Quand il est arrivé à Montréal à l'hiver 2015, Teo croyait pouvoir refaire sa vie après avoir fui son pays natal, le Mexique, où la violence et les crimes commis par les narcotrafiquants contaminaient son existence et sa famille. Il a plutôt dû «marcher sa vie» dans les rues de Montréal pour essayer, en vain, de s'en inventer une nouvelle.

«J'ai tout tenté pour me trouver un emploi, mais chaque fois, on me disait que je ne parlais pas français», raconte l'ex-professeur de mathématiques et d'histoire à l'Université autonome de Ciudad Juárez, à la frontière du Texas.

Sa quête d'emploi aura été une quête de dignité, un long parcours semé d'embûches et de refus sans justifications.

«Je n'avais même pas d'argent pour m'acheter une passe d'autobus», se souvient l'homme de 51 ans qui a accepté de se confier à La Presse dans son logement près du boulevard Saint-Michel, où les murs de gypse sont fissurés.

Il n'y a ni meubles ni table de cuisine, le frigo est vide et un petit matelas en fin de vie est posé par terre. C'est là qu'il a passé ses deux dernières années, dans un «demi-sous-sol» avec une porte donnant sur le stationnement de l'immeuble résidentiel.

«Je n'ai pas besoin de beaucoup de choses pour être heureux», concède-t-il.

Travailleur d'agence

Ce n'est pas sans efforts et bonne volonté qu'il a tenté de s'intégrer au marché du travail. Deux jours par semaine, il a suivi des cours de français dans un centre pour immigrants d'Ahuntsic-Cartierville.

«Ça me prenait plus de deux heures pour m'y rendre et autant pour revenir chez moi», raconte-t-il. Parallèlement, il faisait du bénévolat dans son quartier au sein d'un organisme communautaire.

À la fin de son parcours, il a dû se résoudre à se tourner vers les agences de placement de personnel. Ce qu'il a fait en se rendant au métro Saint-Michel, tôt le matin, espérant être embauché «à la journée».

Le point de «rencontre» se trouvait à 45 minutes de chez lui. Et puisque marcher était devenu une nécessité, un mode de survie pour ce travailleur mexicain...

Il a travaillé «quelque part à Laval» dans une entreprise alimentaire à «emballer des sandwichs», puis on l'a fait monter à bord d'une fourgonnette pour aller planter des oignons en Montérégie, aux côtés de travailleurs qui ne posaient pas de questions.



La déportation

Il y a quelques semaines, son rêve de poser ses valises à Montréal s'est évanoui.

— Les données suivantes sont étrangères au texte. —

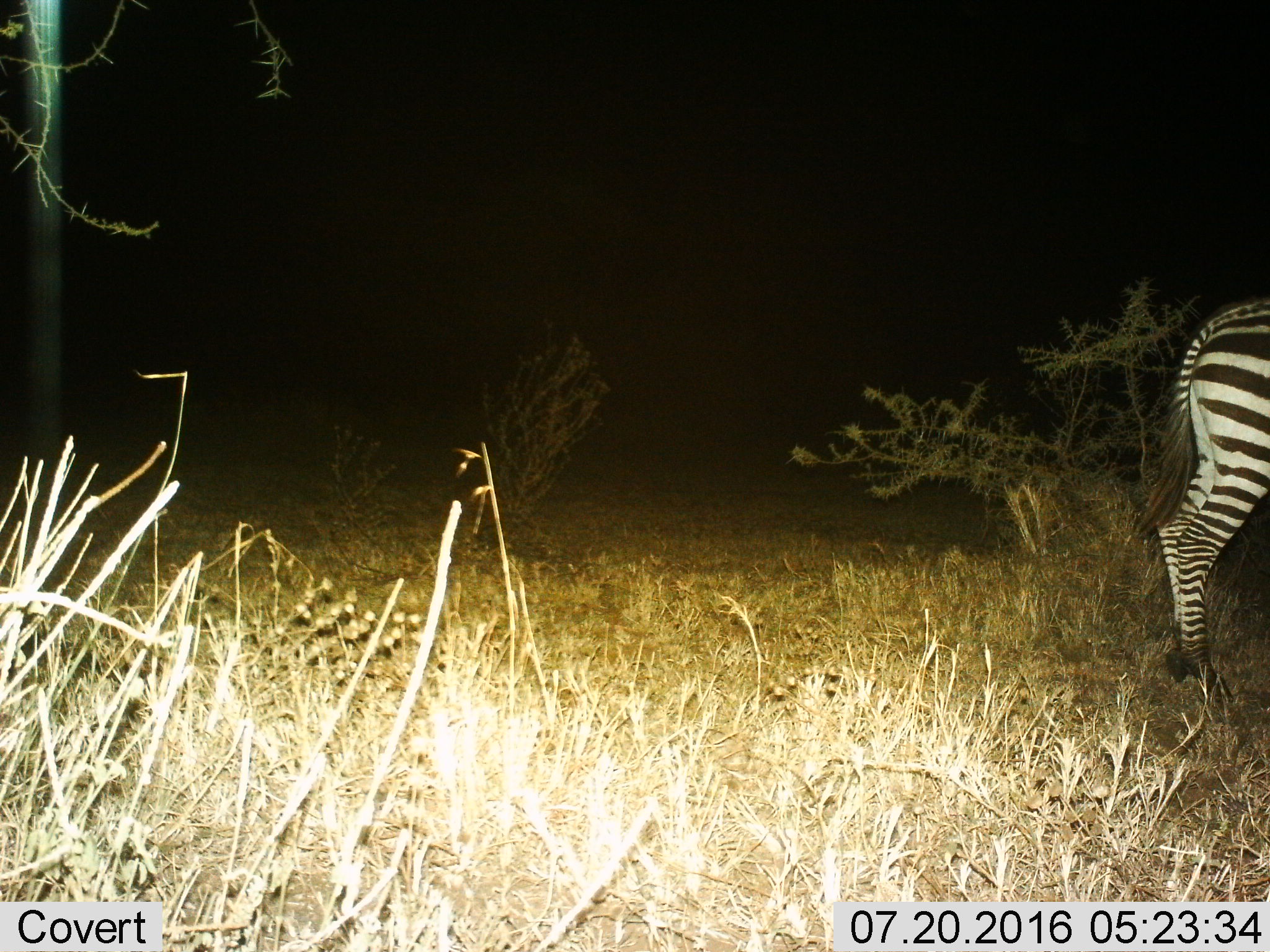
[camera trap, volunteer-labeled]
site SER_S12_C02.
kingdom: Animalia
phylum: Chordata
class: Mammalia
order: Perissodactyla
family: Equidae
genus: Equus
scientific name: Equus quagga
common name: plains zebra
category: zebraplains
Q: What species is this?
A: Zebraplains (plains zebra) (Equus quagga).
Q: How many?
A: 1.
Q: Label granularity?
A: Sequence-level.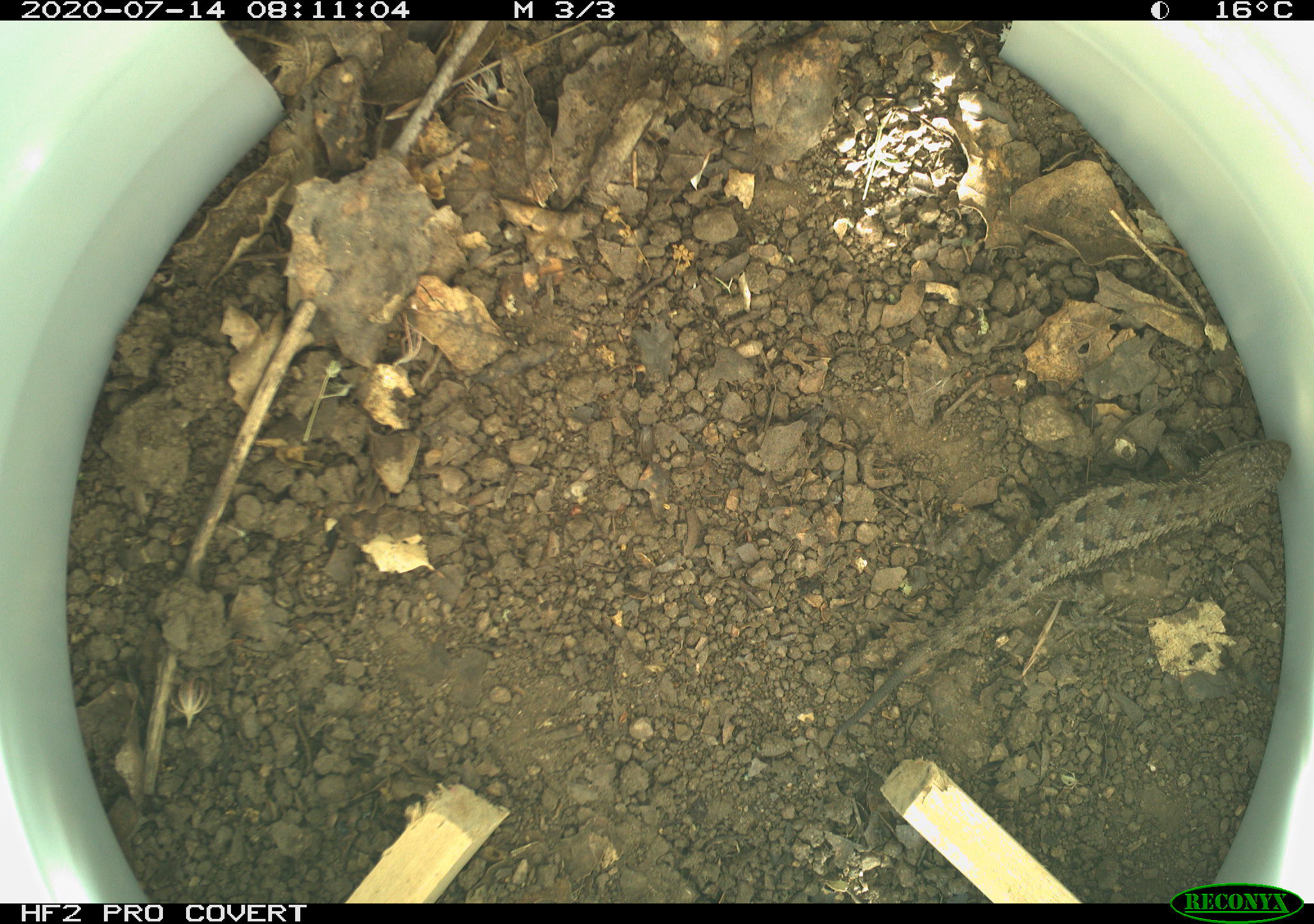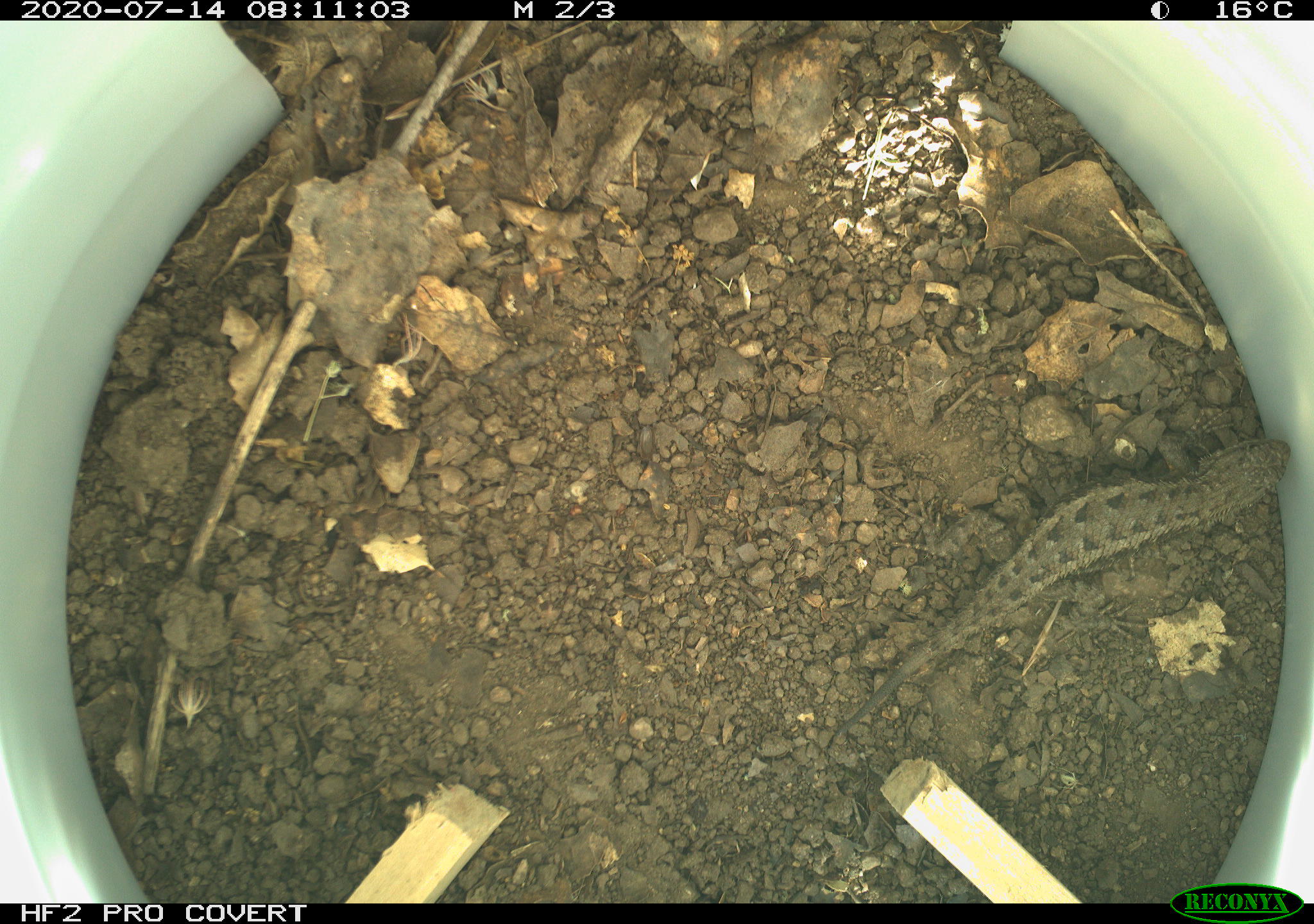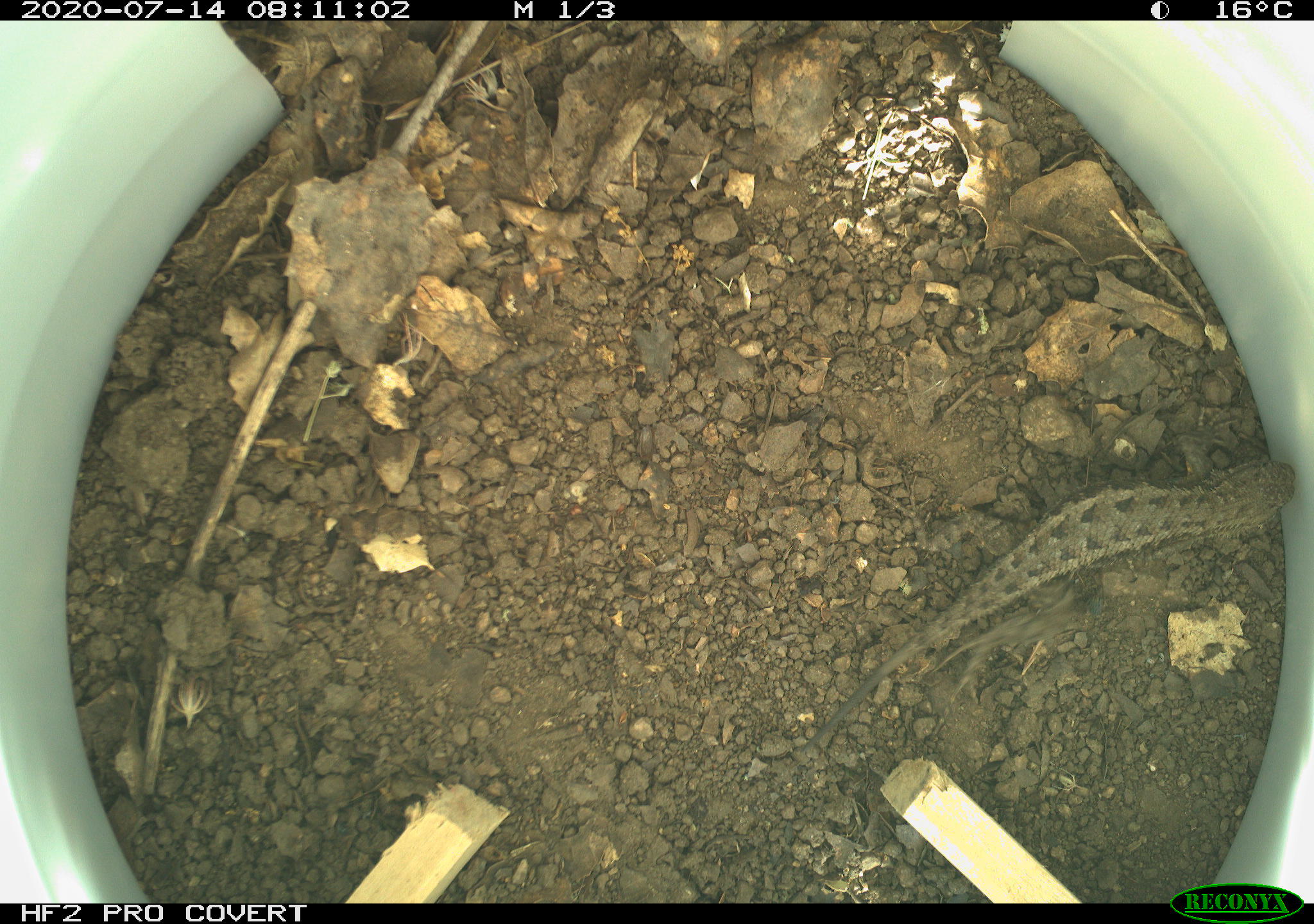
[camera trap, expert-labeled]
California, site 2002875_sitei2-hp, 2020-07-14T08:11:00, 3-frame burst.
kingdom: Animalia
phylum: Chordata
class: Reptilia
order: Squamata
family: Phrynosomatidae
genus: Sceloporus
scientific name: Sceloporus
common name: spiny lizards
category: sceloporus species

Il savait déjà que les services de l'Immigration avaient rejeté sa demande d'en appeler d'un premier refus, en vue d'obtenir le statut de réfugié. Il a été déporté le 24 mai après avoir épuisé tous ses recours.

«C'est beaucoup plus difficile qu'avant de faire une demande d'asile en invoquant des risques pour sa sécurité, et c'est ce qu'a fait mon client, qui a vu sa demande rejetée, malheureusement», a brièvement commenté son avocat, Me Anthony Karkar.

Il affirme que le dossier de son «client» - qui a bénéficié de l'aide juridique pour défendre sa cause - était sans tache. «Mais les demandes d'asile provenant du Mexique sont davantage scrutées à la loupe, précise son avocat. Il y a eu, dans le passé, des abus qui nuisent maintenant aux vrais demandeurs d'asile.»

Une poignée de dollars

Quand il a pris l'avion d'Aeroméxico, à Montréal-Trudeau, à destination de Mexico, Teo avait un peu plus de 200 $ dans ses poches. Ces billets verts lui avaient été donnés par une connaissance, touchée par sa situation. Une des agences pour lesquelles il avait travaillé, une semaine avant son départ, ne lui avait pas encore versé son salaire.

«J'ai besoin de cet argent pour payer de vieilles dettes au Mexique, et pour payer mon transport une fois rendu dans mon pays d'origine», avait-il alors confié à La Presse.

Il était déjà de retour au Mexique quand le patron de l'agence a finalement remis l'argent - qu'il devait à ce travailleur d'infortune - à une des connaissances de Teo, qui avait promis de le lui acheminer.

Il aurait voulu rester à Montréal.

«J'ai aimé votre ville, je m'y suis senti bien accueilli, dit-il. Mais je n'ai pas réussi à convaincre les gens de l'Immigration qui m'ont demandé pourquoi j'étais venu ici.»

Il ajoute: «J'ai voulu leur dire que je fuyais la violence dans mon pays et ils m'ont répondu que j'aurais pu aller vivre dans un autre État moins violent.»

Il n'est pas retourné à Ciudad Juárez.

Pour sa sécurité, il n'a pas voulu nous dire où il tentera de refaire sa vie. Encore une fois.